In the conventional art, however, a contactor and wafers are arranged to face each other when the wafers are simultaneously brought into contact with the contactor. Some of the contact terminals, which are used as reference points of the contactor, are visually positioned with respect to the corresponding electrode pads, which are used as reference points of the wafers (the position operation will be hereinafter referred to as "alignment"). Since it takes a long time for the operator to finish the alignment, the alignment has problems in that the operation efficiency is low, a heavy load is imposed on the operator, and the alignment accuracy is dependent on the operator's ability for visual alignment, resulting in failure to provide a stable contact state at all times.

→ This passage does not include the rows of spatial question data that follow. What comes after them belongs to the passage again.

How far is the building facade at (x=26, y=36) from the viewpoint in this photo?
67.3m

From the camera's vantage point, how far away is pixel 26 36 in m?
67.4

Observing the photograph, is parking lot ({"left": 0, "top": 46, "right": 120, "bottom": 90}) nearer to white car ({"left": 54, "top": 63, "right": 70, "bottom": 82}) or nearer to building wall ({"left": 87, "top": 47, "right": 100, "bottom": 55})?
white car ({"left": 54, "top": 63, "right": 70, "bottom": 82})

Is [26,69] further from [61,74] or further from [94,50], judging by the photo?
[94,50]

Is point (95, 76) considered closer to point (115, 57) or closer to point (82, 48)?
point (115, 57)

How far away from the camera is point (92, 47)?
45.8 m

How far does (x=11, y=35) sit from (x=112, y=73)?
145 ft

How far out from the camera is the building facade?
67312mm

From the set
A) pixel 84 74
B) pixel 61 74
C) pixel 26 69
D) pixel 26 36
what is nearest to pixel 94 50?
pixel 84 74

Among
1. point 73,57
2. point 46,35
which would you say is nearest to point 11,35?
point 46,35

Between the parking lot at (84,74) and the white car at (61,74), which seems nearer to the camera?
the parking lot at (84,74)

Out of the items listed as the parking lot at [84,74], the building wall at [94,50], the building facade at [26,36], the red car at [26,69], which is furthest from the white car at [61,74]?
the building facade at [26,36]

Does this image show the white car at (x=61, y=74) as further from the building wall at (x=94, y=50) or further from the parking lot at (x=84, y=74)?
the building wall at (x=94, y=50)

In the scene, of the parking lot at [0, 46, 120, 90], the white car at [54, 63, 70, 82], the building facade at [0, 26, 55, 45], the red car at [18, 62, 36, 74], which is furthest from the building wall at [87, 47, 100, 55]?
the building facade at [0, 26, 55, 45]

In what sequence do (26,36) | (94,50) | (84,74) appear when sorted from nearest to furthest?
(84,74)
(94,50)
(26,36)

In order to realize a reliability test system, the present applicant proposed an aligner for a shell assembling mechanism in Japanese Patent Application No. 10-54423. The shell assembling mechanism comprises: a wafer holder member (hereinafter referred to as "wafer chuck") that is positioned and held on a mount table (hereinafter referred to as a "main chuck") by means of positioning pins; a wafer placed on the wafer chuck by a conveyance mechanism (hereinafter referred to as "tweezers"); and a contactor removably attached to the head plate of the main apparatus. These three structural components are assembled as a one-body structure by vacuum suction. The aligner aligns a wafer with the contactor by moving the main chuck in X, Y, Z and .theta. directions, and raises the main chuck to simultaneously bring the above three structural components into contact with one another. The vacuum coupling of the main chuck is connected to the valve mechanism of the wafer chuck, and the wafer and the contactor are sucked to the wafer chuck by utilization of the vacuum suction of the wafer chuck. In Japanese Patent Application No. 9-318920, the present applicant also proposed a wafer temperature control apparatus and a wafer storage chamber (hereinafter referred to as a "test chamber") that allow a wafer, assembled as a shell, to be kept at a constant test temperature during a reliability test. It should be noted that after the reliability test is conducted in the test chamber, the shell is disassembled into three components, namely, a wafer chuck, a wafer and a contactor in the aligner. At the time of this disassembling operation, the main chuck on which the shell is mounted must be positioned to the same location as that where it was when the shell was formed (the location must be the same in light of the X, Y and .theta. directions). If the main chuck is raised to a different location to mount the shell on the main chuck, the positioning pin holes of the wafer chuck of the shell loaded on the head plate do not align with the positioning pins of the main chuck. As a result, the shell cannot be placed on the main chuck in a positioned state. Since, in this case, the vacuum coupling of the main chuck and the valve mechanism of the wafer chuck are not connected, the shell is not released from the vacuum state. Accordingly, the shell cannot be disassembled into the three components described above.